» **Written problem**
Please write out the stretch of the passage about the toy crib from "We have a little" through "from girls sometimes.", swapping "crib" for "cradle" each time it appears.

» **Quoted text**
We have a little crib my parents brought over, with a small high chair that my sister and I used to play with.  The crib came with darling, little, handmade quilts and lots of memories, and the boy was enthralled.  I peeked in on him the other day, hearing familiar little crib noises and thinking, "Oh!-- He's playing with the crib!"  I've tried to model lots of "tucking Bear in for night-night," etc.  He had his Little People oil tanker fueling a hole in the crib rail and was whaling on the foot of the crib bed with his plastic hammer.   While I was watching he turned from this to the high chair and set up a wooden "train" with blocks along the tray, yelling, "Choooooo!  Chooooo!"  Boys can be so different from girls sometimes.

» **Data provided**
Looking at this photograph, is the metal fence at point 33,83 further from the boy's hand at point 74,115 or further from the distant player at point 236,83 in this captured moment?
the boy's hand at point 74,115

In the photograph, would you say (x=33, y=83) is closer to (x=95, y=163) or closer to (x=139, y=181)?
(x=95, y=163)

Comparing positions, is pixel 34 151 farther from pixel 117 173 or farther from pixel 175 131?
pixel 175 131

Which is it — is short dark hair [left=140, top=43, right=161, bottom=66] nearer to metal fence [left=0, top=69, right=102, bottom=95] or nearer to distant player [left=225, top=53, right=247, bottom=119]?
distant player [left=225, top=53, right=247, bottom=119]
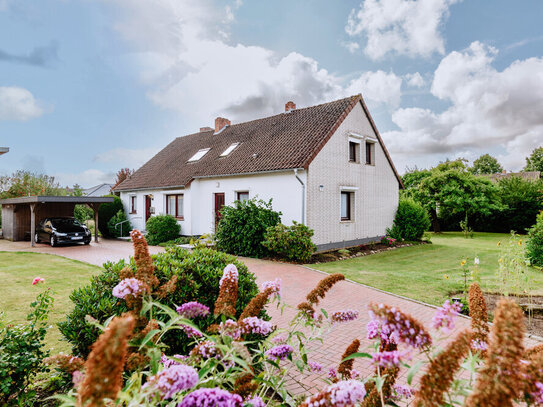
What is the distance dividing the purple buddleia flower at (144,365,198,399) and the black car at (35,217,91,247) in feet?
59.4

» **Solved exercise**
We have a little cradle my parents brought over, with a small high chair that my sister and I used to play with.  The cradle came with darling, little, handmade quilts and lots of memories, and the boy was enthralled.  I peeked in on him the other day, hearing familiar little cradle noises and thinking, "Oh!-- He's playing with the cradle!"  I've tried to model lots of "tucking Bear in for night-night," etc.  He had his Little People oil tanker fueling a hole in the cradle rail and was whaling on the foot of the cradle bed with his plastic hammer.   While I was watching he turned from this to the high chair and set up a wooden "train" with blocks along the tray, yelling, "Choooooo!  Chooooo!"  Boys can be so different from girls sometimes.